SUMMARY OF INVENTION

In an aspect, the invention provides a flexible coupling arrangement for use in a directional drilling system, the flexible coupling arrangement comprising:

• • a coupler body arranged to couple and transmit torque from a rear driveshaft to a front driveshaft;
  • a plurality of keyways in one of the coupler body or the front driveshaft configurable to align and pair with a plurality of grooves in the other one of the coupler body or the front driveshaft, each pairing of keyway and groove having a key member positioned therebetween so as to prevent relative rotation between the front driveshaft and the coupler body;
  • wherein each of the plurality of grooves and/or each of the plurality of keyways tapers away from a generally longitudinally central region of each of the plurality of grooves so as to accommodate flexion of the front driveshaft relative to the coupler body.

In an embodiment, the plurality of keyways are located about a radially inner or outer periphery of one of the coupler body or the front driveshaft.

***

-- WORK TO COMPLETE --
A – In the invention summary, rewrite everything from "In an aspect, the" down to "the coupler body.", substituting "coupling housing" for every occurrence of "coupler body".
B – According to the invention summary, what does the key member in each keyway-and-groove pairing prevent?

***

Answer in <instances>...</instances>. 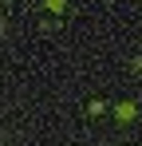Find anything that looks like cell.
<instances>
[{"label":"cell","mask_w":142,"mask_h":146,"mask_svg":"<svg viewBox=\"0 0 142 146\" xmlns=\"http://www.w3.org/2000/svg\"><path fill=\"white\" fill-rule=\"evenodd\" d=\"M134 115H138V111H134V103H118V107H115V119H118V122H130Z\"/></svg>","instance_id":"6da1fadb"},{"label":"cell","mask_w":142,"mask_h":146,"mask_svg":"<svg viewBox=\"0 0 142 146\" xmlns=\"http://www.w3.org/2000/svg\"><path fill=\"white\" fill-rule=\"evenodd\" d=\"M47 8L51 12H63V0H47Z\"/></svg>","instance_id":"7a4b0ae2"}]
</instances>
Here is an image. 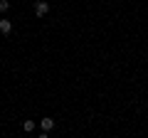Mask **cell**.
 Returning a JSON list of instances; mask_svg holds the SVG:
<instances>
[{"mask_svg":"<svg viewBox=\"0 0 148 138\" xmlns=\"http://www.w3.org/2000/svg\"><path fill=\"white\" fill-rule=\"evenodd\" d=\"M49 12V3H45V0H35V15L37 17H45Z\"/></svg>","mask_w":148,"mask_h":138,"instance_id":"obj_1","label":"cell"},{"mask_svg":"<svg viewBox=\"0 0 148 138\" xmlns=\"http://www.w3.org/2000/svg\"><path fill=\"white\" fill-rule=\"evenodd\" d=\"M10 32H12V20L0 17V35H10Z\"/></svg>","mask_w":148,"mask_h":138,"instance_id":"obj_2","label":"cell"},{"mask_svg":"<svg viewBox=\"0 0 148 138\" xmlns=\"http://www.w3.org/2000/svg\"><path fill=\"white\" fill-rule=\"evenodd\" d=\"M40 126H42V131H52V128H54V118L52 116H45L42 121H40Z\"/></svg>","mask_w":148,"mask_h":138,"instance_id":"obj_3","label":"cell"},{"mask_svg":"<svg viewBox=\"0 0 148 138\" xmlns=\"http://www.w3.org/2000/svg\"><path fill=\"white\" fill-rule=\"evenodd\" d=\"M22 131H25V133H32V131H35V121H25V123H22Z\"/></svg>","mask_w":148,"mask_h":138,"instance_id":"obj_4","label":"cell"},{"mask_svg":"<svg viewBox=\"0 0 148 138\" xmlns=\"http://www.w3.org/2000/svg\"><path fill=\"white\" fill-rule=\"evenodd\" d=\"M10 10V3H8V0H0V12H8Z\"/></svg>","mask_w":148,"mask_h":138,"instance_id":"obj_5","label":"cell"}]
</instances>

***

-- RESULTS --
A –
In an aspect, the invention provides a flexible coupling arrangement for use in a directional drilling system, the flexible coupling arrangement comprising:

• • a coupling housing arranged to couple and transmit torque from a rear driveshaft to a front driveshaft;
  • a plurality of keyways in one of the coupling housing or the front driveshaft configurable to align and pair with a plurality of grooves in the other one of the coupling housing or the front driveshaft, each pairing of keyway and groove having a key member positioned therebetween so as to prevent relative rotation between the front driveshaft and the coupling housing;
  • wherein each of the plurality of grooves and/or each of the plurality of keyways tapers away from a generally longitudinally central region of each of the plurality of grooves so as to accommodate flexion of the front driveshaft relative to the coupling housing.

B – It prevents relative rotation between the front driveshaft and the coupler body.